Opinião

As nossas pandemias

Luciano Rocha

Jornalista

A pandemia da Covid-19 não está sozinha nesta investida contra a vida humana, tem, desde sempre, aliados de força, todos mais antigos do que ela, como são, entre tantos, fanfarronice, egoísmo, ignorância e nepotismo.

07/01/2021  Última atualização 08H35
Ela, a pandemia, que, por si só, chegava e sobejava para virar, como virou e continua a fazê-lo, "o mundo de pernas para o ar”, havia de encontrar mais entraves à caminhada assassina se lhe faltasse o amparo de alguns daqueles aliados, como atestam fragilidades postas a descoberto em todos os continentes, onde se situam nações, tidas como as mais desenvolvidas, algumas delas duramente castigadas pelo vírus invisível.
O vírus invisível atacou, é verdade, Estados considerados, por muitos, exemplos de sociedades a seguir e disso continuam a fazer valer-se para se apresentarem como salvadores junto dos mais carentes de quadros e infra-estruturas capazes de lhes proporcionar o progresso eternamente adiado numa espécie de "pescadinha de rabo na boca”. E se tal sucedeu e sucede é exactamente porque em todos os países, mas principalmente nos subdesenvolvidos e considerados em desenvolvimento, sempre houve fanfarrões, egoístas, ignorantes, cultores de amiguismo e do nepotismos, corrupção e ladroagem de "colarinho banco” capazes de tudo para encher os bolsos sem trabalho. Que haja quem, em nome de qualquer nação, independentemente do tamanho geográfico e riqueza, sistema político e económico, a "atirar a primeira pedra” sem ver estilhaçado o próprio telhado.

Angola é, desde há décadas, vítima de toda aquela espécie de gente que, a dado momento, resolveu reunir-se em grupos ligados, com frequência, por laços de parentesco, mas, também, amigalhaços e pindéricos sem hábitos de trabalho dispostos a aceitarem cargos para os quais não estavam - não estão - minimamente preparados, que lhes permitia - continua a permitir - enriquecer e fazer outros enriquecer em negociatas de tudo o que tinham, têm, à mão. E numa prova de novo-riquismo bacoco não resistiram a mostrar-se e a mostrar os resultados do saque.
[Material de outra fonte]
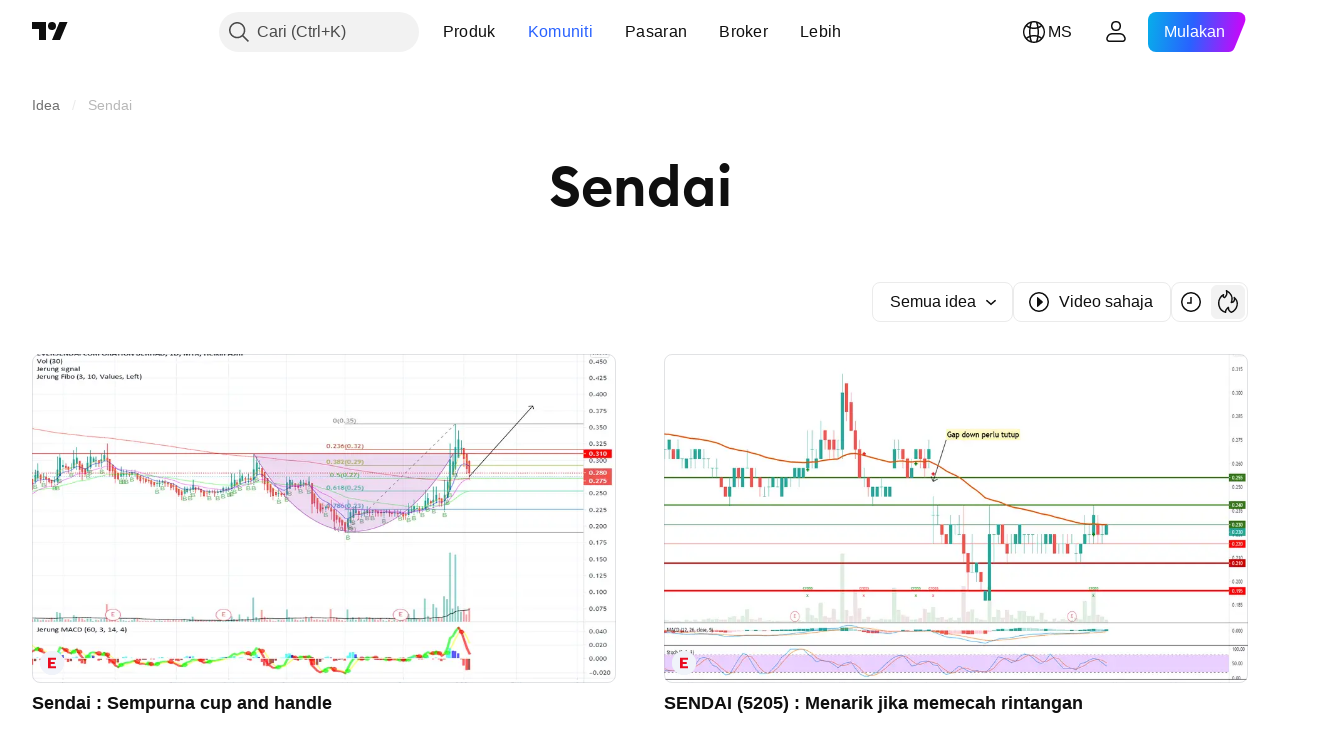

--- FILE ---
content_type: image/svg+xml
request_url: https://s3-symbol-logo.tradingview.com/eversendai-berhad.svg
body_size: -56
content:
<!-- by TradingView --><svg width="18" height="18" viewBox="0 0 18 18" xmlns="http://www.w3.org/2000/svg"><path fill="#F0F3FA" d="M0 0h18v18H0z"/><path d="M8 11.5h4V13H6V5h6v1.5H8v1.7h3v1.6H8v1.7Z" fill="#EA0A1F"/></svg>

--- FILE ---
content_type: application/javascript; charset=utf-8
request_url: https://static.tradingview.com/static/bundles/ms_MY.61111.fd1d4e11328d6e32e527.js
body_size: 1656
content:
(self.webpackChunktradingview=self.webpackChunktradingview||[]).push([[61111,25467,97837,37117,28675],{137597:e=>{e.exports=["oleh {username}"]},527427:e=>{e.exports=["Penapis"]},516954:e=>{e.exports=["Skrip berbayar"]},959698:e=>{e.exports=["Komen"]},256257:e=>{e.exports={en:["Broker"]}},237744:e=>{e.exports=["Bursa"]},706475:e=>{e.exports={en:["d"]}},557655:e=>{e.exports={en:["h"]}},836883:e=>{e.exports={en:["m"]}},649930:e=>{e.exports={en:["mn"]}},477814:e=>{e.exports={en:["y"]}},923230:e=>{e.exports=["Jum"]},930961:e=>{e.exports=["Isn"]},894748:e=>{e.exports=["Sab"]},875005:e=>{e.exports=["Aha"]},392578:e=>{e.exports=["Rab"]},608765:e=>{e.exports=["Kha"]},244254:e=>{e.exports=["Sel"]},212702:e=>{e.exports=["Menggalakkan"]},13132:e=>{e.exports=["Mei"]},326715:e=>{e.exports=["dalam %s"]},644500:e=>{e.exports=["Semua idea"]},656123:e=>{e.exports=["Semua jenis"]},227072:e=>{e.exports={en:["Apr"]}},528896:e=>{e.exports={en:["April"]}},546450:e=>{e.exports=["Ogos"]},811081:e=>{e.exports=["Ogos"]},830194:e=>{e.exports=["Saki-baki"]},515462:e=>{e.exports=["Faham"]},532084:e=>{e.exports=["Dis"]},890082:e=>{e.exports=["Disember"]},99625:e=>{e.exports=["Padam catatan"]},852484:e=>{e.exports=["Pendidikan"]},309653:e=>{e.exports=["Idea Pendidikan"]},510640:e=>{e.exports=["Pilihan Editor"]},576362:e=>{e.exports=["Pilihan"]},302507:e=>{e.exports={en:["Feb"]}},581069:e=>{e.exports=["Februari"]},922928:e=>{e.exports=["Jum"]},503570:e=>{e.exports=["Jumaat"]},43914:e=>{e.exports=["Skrip jemputan sahaja. Hubungi penulis untuk akses."]},921636:e=>{e.exports=["Skrip jemputan sahaja. Anda telah diberikan akses."]},184549:e=>{e.exports=["Penunjuk"]},961384:e=>{e.exports=["Penapis jenis idea"]},562310:e=>{e.exports={en:["Jan"]}},100200:e=>{e.exports=["Januari"]},853786:e=>{e.exports={en:["Jul"]}},206608:e=>{e.exports=["Julai"]},800429:e=>{e.exports={en:["Jun"]}},661487:e=>{e.exports=["Jun"]},560007:e=>{e.exports=["Oops, terlalu banyak tujahan"]},912179:e=>{e.exports=["Okt"]},137997:e=>{e.exports=["Oktober"]},897141:e=>{e.exports=["Sumber terbuka sahaja"]},728257:e=>{e.exports=["Panjang"]},709642:e=>{e.exports=["Perpustakaan"]},837150:e=>{e.exports=["Isnin"]},419573:e=>{e.exports=["Isnin"]},437117:e=>{e.exports=["Lebih"]},819863:e=>{e.exports=["Lebih banyak saki-baki"]},776342:e=>{e.exports=["Paling popular"]},913015:e=>{e.exports=["Terkini"]},910230:e=>{e.exports=["Paling relevan"]},125734:e=>{e.exports=["Mei"]},92767:e=>{e.exports=["Mac"]},193878:e=>{e.exports=["Mac"]},298822:e=>{e.exports=["Bukan pendidikan"]},963308:e=>{e.exports=["Bukan awam"]},228418:e=>{e.exports=["Tidak dipilih"]},821020:e=>{e.exports=["Tidak dicadangkan"]},852638:e=>{e.exports=["Tidak kelihatan"]},294830:e=>{e.exports=["Nota Untuk Pengarang"]},814107:e=>{e.exports=["Masih tiada apa di sini"]},526899:e=>{e.exports={en:["Nov"]}},604607:e=>{e.exports={en:["November"]}},874992:e=>{e.exports=["Halaman selepas ini"]},674913:e=>{e.exports=["Susun mengikut paling terkini"]},872299:e=>{e.exports=["Susun mengikut kepopularan"]},592921:e=>{
e.exports=["Susun dari segi relevan"]},232273:e=>{e.exports=["Sabtu"]},130348:e=>{e.exports=["Sabtu"]},292278:e=>{e.exports=["Skrip dilindungi"]},346703:e=>{e.exports=["Penapis jenis skrip"]},424753:e=>{e.exports=["Lihat penerbitan lain"]},806816:e=>{e.exports={en:["Sep"]}},632179:e=>{e.exports={en:["September"]}},13009:e=>{e.exports=["Singkat"]},455087:e=>{e.exports=["Tunjuk video sahaja"]},468709:e=>{e.exports=["Tunjuk lebih penerbitan"]},376924:e=>{e.exports=["Tunjuk skrip sumber terbuka sahaja"]},629383:e=>{e.exports=["Strategi"]},306491:e=>{e.exports=["Dicadangkan"]},377493:e=>{e.exports=["Ahad"]},661480:e=>{e.exports=["Ahad"]},508670:e=>{e.exports=["Muka Surat {num}"]},632147:e=>{e.exports=["Penomboran"]},52293:e=>{e.exports=["Dipilih"]},871177:e=>{e.exports=["Penunjuk Pine Script®"]},601470:e=>{e.exports=["Perpustakaan Pine Script®"]},359681:e=>{e.exports=["Strategi Pine Script®"]},717184:e=>{e.exports=["Halaman sebelum"]},690593:e=>{e.exports=["Idea peribadi"]},627458:e=>{e.exports=["Skrip peribadi"]},236906:e=>{e.exports=["Awam"]},963929:e=>{e.exports=["Terlalu laju sayang! Perlahankan sedikit, kaji carta kami dan cuba sekali lagi nanti."]},711532:e=>{e.exports=["Rabu"]},894226:e=>{e.exports=["Rabu"]},771388:e=>{e.exports=["Khamis"]},879137:e=>{e.exports=["Khamis"]},763690:e=>{e.exports=["Tempat ini masih kosong. Namun ada ribuan penerbitan yang ada untuk diterokai."]},767138:e=>{e.exports=["Idea dagangan"]},811916:e=>{e.exports=["Selasa"]},682160:e=>{e.exports=["Selasa"]},97837:e=>{e.exports=["Telah dikemas kini"]},224263:e=>{e.exports=["Video sahaja"]},439836:e=>{e.exports=["Boleh Dilihat"]},403823:e=>{e.exports=["setahun"]},426940:e=>{e.exports=["satu hari"]},2046:e=>{e.exports=["satu bulan"]},105756:e=>{e.exports=["satu jam"]},464017:e=>{e.exports=["sebentar tadi"]},71460:e=>{e.exports=["{dayName} {specialSymbolOpen}pada{specialSymbolClose} {dayTime}"]},632811:e=>{e.exports=["{specialSymbolOpen}Terakhir{specialSymbolClose} {dayName} {specialSymbolOpen}pada{specialSymbolClose} {dayTime}"]},689399:e=>{e.exports=["{specialSymbolOpen}Hari ini pada {specialSymbolClose} {dayTime}"]},534437:e=>{e.exports=["{specialSymbolOpen}Esok pada{specialSymbolClose} {dayTime}"]},285799:e=>{e.exports=["{specialSymbolOpen}Semalam pada{specialSymbolClose} {dayTime}"]},817856:e=>{e.exports=["%d jam"]},515185:e=>{e.exports=["%d bulan"]},584890:e=>{e.exports=["%d minit"]},909806:e=>{e.exports=["%d tahun"]},72685:e=>{e.exports=["{count} galakan"]},595139:e=>{e.exports=["{count} komen"]}}]);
Eles eram fatiotas encomendadas em costureiros estrangeiros de fama, carros e carrões, barcos de recreio, colecção de prédios, avionetas, casas de fim-de-semana em terrenos de camponeses passados de geração em geração, desvios de cursos de água, festins, banquetes por tudo e nada, com "convites” a transmissores de imagens, com crianças pobres, de barrigas grandes e olhos sem brilho, nem de lágrimas, enxotados das redondezas para os não envergonhar, a eles nascidos fora das cidades asfaltadas. 

Aquelas fortunas aplicadas, entre nós, nos sectores da saúde e educação tornavam, de certeza, a pandemia mais facilmente controlada. Do mesmo modo que era sem os fanfarrões que, desde o primeiro dia, desobedecem as regras decretadas para a tentar evitar. O mesmo se passa com as comemorações, na via pública, bem generosamente bebidas, ao som da música saída dos altifalantes de viaturas ou sentadas em quintais e corredores. Os transgressores das regras estendem-se a grupos de impunes. Mas, igualmente, àqueles que são obrigados a transgredir para sobreviverem. Dois exemplos: a quitandeira, que sai de casa antes do sol nascer e chega já ele desapareceu, para sustentar a criança que aconchega nas costas para equilibrar a bacia na cabeça entre filas de esperar transporte e as da via pública, formigueiro de anónimos a furar pela vida e o casal de jovens envergonhado que se aventura a sair de casa, quando outros dormem ou vêem televisão, para, encobertos pela escuridão dos candeeiros apagados, procurar no contentor de lixo um resto de comida. Também, a criança que adormece, com fome e medo, num vão de escada quase tão sujo como ele, sem água para lavar as mãos com sabão.As nossas tantas pandemias vão custar muito a vencer.